Курт оскорбленно пожал плечами в ответ. Секунду подумав, он быстро перешел на другую сторону улицы и вернулся к газетной лавке. Шольц спросил у продавца любую газету с афишами Берлинских кинотеатров. Получив свежий номер издания «Новый Берлин», он стал внимательно изучать интересующую его колонку. Отыскав то, что ему было нужно, Курт дождался трамвая, а затем проехал на нем несколько остановок. После этого он прошел еще полквартала пешком и, наконец, оказался перед огромным зданием кинотеатра. Молодой человек, по-прежнему пребывая в волнении, поспешно купил билет и прошел в большой зал, освещенный мягким рассеянным светом. Когда свет погас, и появились первые кадры хроники, Курт осознал, что этим вечером в его жизни произошло нечто чрезвычайно важное. Этим вечером произошло нечто, что было способно не просто заставить его заново взглянуть на события, происходившие вокруг и волновавшие его в течение последнего времени, но и полностью изменить всю его дальнейшую жизнь и карьеру. Ему вдруг стало предельно ясно, что именно он должен делать в самом ближайшем будущем и как именно он должен поступить со всем тем, что остается в его бесполезном прошлом. Внезапно Курт понял, что все, о чем он так долго мечтал и чего настолько сильно желал, живет, существует, строится совсем рядом с ним. И надо лишь сделать шаг в нужную сторону.

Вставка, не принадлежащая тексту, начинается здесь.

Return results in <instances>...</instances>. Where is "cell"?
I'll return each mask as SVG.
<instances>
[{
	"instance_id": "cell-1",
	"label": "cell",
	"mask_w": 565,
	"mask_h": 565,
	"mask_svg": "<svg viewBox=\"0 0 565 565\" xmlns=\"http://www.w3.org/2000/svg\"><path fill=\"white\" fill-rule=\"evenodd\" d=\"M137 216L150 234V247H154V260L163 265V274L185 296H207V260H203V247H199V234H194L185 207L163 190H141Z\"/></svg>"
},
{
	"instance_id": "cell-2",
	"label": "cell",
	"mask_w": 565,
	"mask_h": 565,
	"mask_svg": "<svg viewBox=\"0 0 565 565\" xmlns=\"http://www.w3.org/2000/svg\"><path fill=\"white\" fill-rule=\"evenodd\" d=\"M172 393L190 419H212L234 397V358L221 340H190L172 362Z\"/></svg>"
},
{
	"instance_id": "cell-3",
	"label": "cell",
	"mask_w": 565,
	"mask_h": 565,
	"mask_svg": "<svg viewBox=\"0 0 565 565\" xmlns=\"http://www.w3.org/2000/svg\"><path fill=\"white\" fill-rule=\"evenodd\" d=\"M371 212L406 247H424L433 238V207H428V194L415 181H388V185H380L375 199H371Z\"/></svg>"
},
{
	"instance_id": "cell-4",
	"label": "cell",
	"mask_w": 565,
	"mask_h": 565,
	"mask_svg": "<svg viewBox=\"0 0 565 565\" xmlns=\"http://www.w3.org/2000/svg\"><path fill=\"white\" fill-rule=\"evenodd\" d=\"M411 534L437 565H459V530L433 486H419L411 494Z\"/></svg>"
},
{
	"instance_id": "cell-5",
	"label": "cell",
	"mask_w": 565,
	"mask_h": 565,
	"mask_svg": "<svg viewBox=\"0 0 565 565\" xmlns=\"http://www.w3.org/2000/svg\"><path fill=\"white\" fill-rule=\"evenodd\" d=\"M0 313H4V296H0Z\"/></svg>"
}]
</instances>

— Соратники немцы! Наш народ проявляет сознание и поднимается! — хриплым голосом, с расстановкой, произнес с огромного экрана человек в военной форме, с невероятно волевым и решительным взглядом, гордой осанкой, тщательно зачесанной набок челкой и широкой щеточкой усов.

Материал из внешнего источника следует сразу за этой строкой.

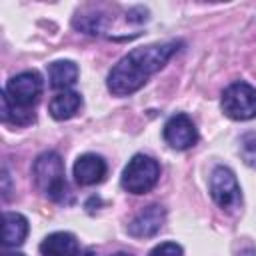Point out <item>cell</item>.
I'll return each mask as SVG.
<instances>
[{"instance_id": "2e32d148", "label": "cell", "mask_w": 256, "mask_h": 256, "mask_svg": "<svg viewBox=\"0 0 256 256\" xmlns=\"http://www.w3.org/2000/svg\"><path fill=\"white\" fill-rule=\"evenodd\" d=\"M78 256H96L92 250H86V252H82V254H78Z\"/></svg>"}, {"instance_id": "5bb4252c", "label": "cell", "mask_w": 256, "mask_h": 256, "mask_svg": "<svg viewBox=\"0 0 256 256\" xmlns=\"http://www.w3.org/2000/svg\"><path fill=\"white\" fill-rule=\"evenodd\" d=\"M240 156L244 164L256 168V134H246L240 142Z\"/></svg>"}, {"instance_id": "30bf717a", "label": "cell", "mask_w": 256, "mask_h": 256, "mask_svg": "<svg viewBox=\"0 0 256 256\" xmlns=\"http://www.w3.org/2000/svg\"><path fill=\"white\" fill-rule=\"evenodd\" d=\"M42 256H78V240L70 232H52L40 244Z\"/></svg>"}, {"instance_id": "e0dca14e", "label": "cell", "mask_w": 256, "mask_h": 256, "mask_svg": "<svg viewBox=\"0 0 256 256\" xmlns=\"http://www.w3.org/2000/svg\"><path fill=\"white\" fill-rule=\"evenodd\" d=\"M4 256H24V254H20V252H6Z\"/></svg>"}, {"instance_id": "9a60e30c", "label": "cell", "mask_w": 256, "mask_h": 256, "mask_svg": "<svg viewBox=\"0 0 256 256\" xmlns=\"http://www.w3.org/2000/svg\"><path fill=\"white\" fill-rule=\"evenodd\" d=\"M148 256H184V252L176 242H162L156 248H152Z\"/></svg>"}, {"instance_id": "52a82bcc", "label": "cell", "mask_w": 256, "mask_h": 256, "mask_svg": "<svg viewBox=\"0 0 256 256\" xmlns=\"http://www.w3.org/2000/svg\"><path fill=\"white\" fill-rule=\"evenodd\" d=\"M164 140L174 150H188L198 142V132L190 116L174 114L164 124Z\"/></svg>"}, {"instance_id": "8992f818", "label": "cell", "mask_w": 256, "mask_h": 256, "mask_svg": "<svg viewBox=\"0 0 256 256\" xmlns=\"http://www.w3.org/2000/svg\"><path fill=\"white\" fill-rule=\"evenodd\" d=\"M210 196L222 210H232L240 204V186L234 172L226 166H216L210 174Z\"/></svg>"}, {"instance_id": "3957f363", "label": "cell", "mask_w": 256, "mask_h": 256, "mask_svg": "<svg viewBox=\"0 0 256 256\" xmlns=\"http://www.w3.org/2000/svg\"><path fill=\"white\" fill-rule=\"evenodd\" d=\"M34 180L38 188L50 200L62 202L68 194V184L64 178V162L56 152H44L34 162Z\"/></svg>"}, {"instance_id": "ac0fdd59", "label": "cell", "mask_w": 256, "mask_h": 256, "mask_svg": "<svg viewBox=\"0 0 256 256\" xmlns=\"http://www.w3.org/2000/svg\"><path fill=\"white\" fill-rule=\"evenodd\" d=\"M114 256H130V254H126V252H118V254H114Z\"/></svg>"}, {"instance_id": "d6986e66", "label": "cell", "mask_w": 256, "mask_h": 256, "mask_svg": "<svg viewBox=\"0 0 256 256\" xmlns=\"http://www.w3.org/2000/svg\"><path fill=\"white\" fill-rule=\"evenodd\" d=\"M242 256H256L254 252H248V254H242Z\"/></svg>"}, {"instance_id": "7a4b0ae2", "label": "cell", "mask_w": 256, "mask_h": 256, "mask_svg": "<svg viewBox=\"0 0 256 256\" xmlns=\"http://www.w3.org/2000/svg\"><path fill=\"white\" fill-rule=\"evenodd\" d=\"M42 94V78L38 72H20L8 80V84L2 90V122H12L18 126L30 124L34 120V112L30 108L38 102Z\"/></svg>"}, {"instance_id": "ba28073f", "label": "cell", "mask_w": 256, "mask_h": 256, "mask_svg": "<svg viewBox=\"0 0 256 256\" xmlns=\"http://www.w3.org/2000/svg\"><path fill=\"white\" fill-rule=\"evenodd\" d=\"M164 220H166V210L158 204H152L134 216V220L128 224V234L134 238H150L160 232Z\"/></svg>"}, {"instance_id": "5b68a950", "label": "cell", "mask_w": 256, "mask_h": 256, "mask_svg": "<svg viewBox=\"0 0 256 256\" xmlns=\"http://www.w3.org/2000/svg\"><path fill=\"white\" fill-rule=\"evenodd\" d=\"M220 106L232 120H252L256 118V88L248 82H234L224 90Z\"/></svg>"}, {"instance_id": "6da1fadb", "label": "cell", "mask_w": 256, "mask_h": 256, "mask_svg": "<svg viewBox=\"0 0 256 256\" xmlns=\"http://www.w3.org/2000/svg\"><path fill=\"white\" fill-rule=\"evenodd\" d=\"M178 50L176 42L150 44L128 52L108 74V90L116 96H128L140 90Z\"/></svg>"}, {"instance_id": "4fadbf2b", "label": "cell", "mask_w": 256, "mask_h": 256, "mask_svg": "<svg viewBox=\"0 0 256 256\" xmlns=\"http://www.w3.org/2000/svg\"><path fill=\"white\" fill-rule=\"evenodd\" d=\"M48 78H50V86L58 88V90H66L70 88L76 78H78V66L72 60H56L48 66Z\"/></svg>"}, {"instance_id": "277c9868", "label": "cell", "mask_w": 256, "mask_h": 256, "mask_svg": "<svg viewBox=\"0 0 256 256\" xmlns=\"http://www.w3.org/2000/svg\"><path fill=\"white\" fill-rule=\"evenodd\" d=\"M160 178V166L154 158L146 154H136L128 160L122 170V188L130 194H146L150 192Z\"/></svg>"}, {"instance_id": "8fae6325", "label": "cell", "mask_w": 256, "mask_h": 256, "mask_svg": "<svg viewBox=\"0 0 256 256\" xmlns=\"http://www.w3.org/2000/svg\"><path fill=\"white\" fill-rule=\"evenodd\" d=\"M82 106V98L78 92H72V90H64V92H58L50 104H48V112L54 120H68L72 118L78 108Z\"/></svg>"}, {"instance_id": "7c38bea8", "label": "cell", "mask_w": 256, "mask_h": 256, "mask_svg": "<svg viewBox=\"0 0 256 256\" xmlns=\"http://www.w3.org/2000/svg\"><path fill=\"white\" fill-rule=\"evenodd\" d=\"M28 236V220L18 212H6L4 214V234L2 244L6 248L20 246Z\"/></svg>"}, {"instance_id": "9c48e42d", "label": "cell", "mask_w": 256, "mask_h": 256, "mask_svg": "<svg viewBox=\"0 0 256 256\" xmlns=\"http://www.w3.org/2000/svg\"><path fill=\"white\" fill-rule=\"evenodd\" d=\"M106 162L98 154H82L74 162V180L80 186H94L106 176Z\"/></svg>"}]
</instances>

Он выступал с высокой трибуны, украшенной четырьмя замысловатыми крестами в белых кругах и венками из дубовых листьев. В его словах и жестах сквозило непримиримое, непреклонное, фанатичное желание властвовать. В его фигуре угадывались неисчерпаемая дьявольская сила и несокрушимое стремление к победе. Он выступал с трибуны перед немецким народом. Перед тысячами людей. Перед солдатами, рабочими, крестьянами, женщинами, детьми. И перед Куртом Шольцем.
ЧАСТЬ 2
1942
Глава I
Издали, со стороны шоссе, лагерь совсем не выглядел чем-то страшным или зловещим. С такого расстояния еще не были видны ни столбы с натянутой на них в несколько рядов колючей проволокой, ни таблички с предупреждающими надписями на нескольких языках, ни пропускные пункты с неизменными охранниками, изучавшими внимательным взглядом всех, кто имел намерение пересечь лагерную границу. С шоссе были заметны лишь ровные ряды многочисленных длинных строений, да охранные вышки (опять же, издалека выглядевшие заброшенными), окружавшие территорию лагеря со всех четырех сторон.
В их строю было человек двести, ну, может, двести пятьдесят. Сара шла в самом его конце.